%%
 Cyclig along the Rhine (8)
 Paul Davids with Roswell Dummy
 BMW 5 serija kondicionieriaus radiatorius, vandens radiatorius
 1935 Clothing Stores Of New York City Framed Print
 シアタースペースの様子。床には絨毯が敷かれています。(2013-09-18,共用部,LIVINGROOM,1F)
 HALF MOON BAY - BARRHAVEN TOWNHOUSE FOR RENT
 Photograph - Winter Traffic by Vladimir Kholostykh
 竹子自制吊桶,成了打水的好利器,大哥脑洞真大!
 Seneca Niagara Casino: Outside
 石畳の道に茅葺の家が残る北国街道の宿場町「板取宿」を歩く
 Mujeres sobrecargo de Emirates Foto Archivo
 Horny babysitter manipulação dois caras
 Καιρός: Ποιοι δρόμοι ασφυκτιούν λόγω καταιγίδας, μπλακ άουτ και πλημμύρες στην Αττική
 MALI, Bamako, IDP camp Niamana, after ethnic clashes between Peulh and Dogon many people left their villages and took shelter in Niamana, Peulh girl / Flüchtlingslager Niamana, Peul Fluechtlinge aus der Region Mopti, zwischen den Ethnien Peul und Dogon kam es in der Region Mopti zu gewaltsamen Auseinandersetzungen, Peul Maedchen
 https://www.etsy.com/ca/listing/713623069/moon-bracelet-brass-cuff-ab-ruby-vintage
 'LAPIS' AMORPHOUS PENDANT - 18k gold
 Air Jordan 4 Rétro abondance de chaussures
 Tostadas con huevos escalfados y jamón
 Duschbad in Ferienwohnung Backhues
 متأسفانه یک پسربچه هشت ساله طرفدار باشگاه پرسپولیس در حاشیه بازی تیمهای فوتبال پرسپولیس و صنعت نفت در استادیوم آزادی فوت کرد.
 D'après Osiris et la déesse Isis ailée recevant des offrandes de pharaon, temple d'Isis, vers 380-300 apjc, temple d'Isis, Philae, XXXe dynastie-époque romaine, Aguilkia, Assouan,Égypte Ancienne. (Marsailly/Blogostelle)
%%
Exercise
I need each line above reproduced exactly.

Answer for this exercise
 Cyclig along the Rhine (8)
 Paul Davids with Roswell Dummy
 BMW 5 serija kondicionieriaus radiatorius, vandens radiatorius
 1935 Clothing Stores Of New York City Framed Print
 シアタースペースの様子。床には絨毯が敷かれています。(2013-09-18,共用部,LIVINGROOM,1F)
 HALF MOON BAY - BARRHAVEN TOWNHOUSE FOR RENT
 Photograph - Winter Traffic by Vladimir Kholostykh
 竹子自制吊桶,成了打水的好利器,大哥脑洞真大!
 Seneca Niagara Casino: Outside
 石畳の道に茅葺の家が残る北国街道の宿場町「板取宿」を歩く
 Mujeres sobrecargo de Emirates Foto Archivo
 Horny babysitter manipulação dois caras
 Καιρός: Ποιοι δρόμοι ασφυκτιούν λόγω καταιγίδας, μπλακ άουτ και πλημμύρες στην Αττική
 MALI, Bamako, IDP camp Niamana, after ethnic clashes between Peulh and Dogon many people left their villages and took shelter in Niamana, Peulh girl / Flüchtlingslager Niamana, Peul Fluechtlinge aus der Region Mopti, zwischen den Ethnien Peul und Dogon kam es in der Region Mopti zu gewaltsamen Auseinandersetzungen, Peul Maedchen
 https://www.etsy.com/ca/listing/713623069/moon-bracelet-brass-cuff-ab-ruby-vintage
 'LAPIS' AMORPHOUS PENDANT - 18k gold
 Air Jordan 4 Rétro abondance de chaussures
 Tostadas con huevos escalfados y jamón
 Duschbad in Ferienwohnung Backhues
 متأسفانه یک پسربچه هشت ساله طرفدار باشگاه پرسپولیس در حاشیه بازی تیمهای فوتبال پرسپولیس و صنعت نفت در استادیوم آزادی فوت کرد.
 D'après Osiris et la déesse Isis ailée recevant des offrandes de pharaon, temple d'Isis, vers 380-300 apjc, temple d'Isis, Philae, XXXe dynastie-époque romaine, Aguilkia, Assouan,Égypte Ancienne. (Marsailly/Blogostelle)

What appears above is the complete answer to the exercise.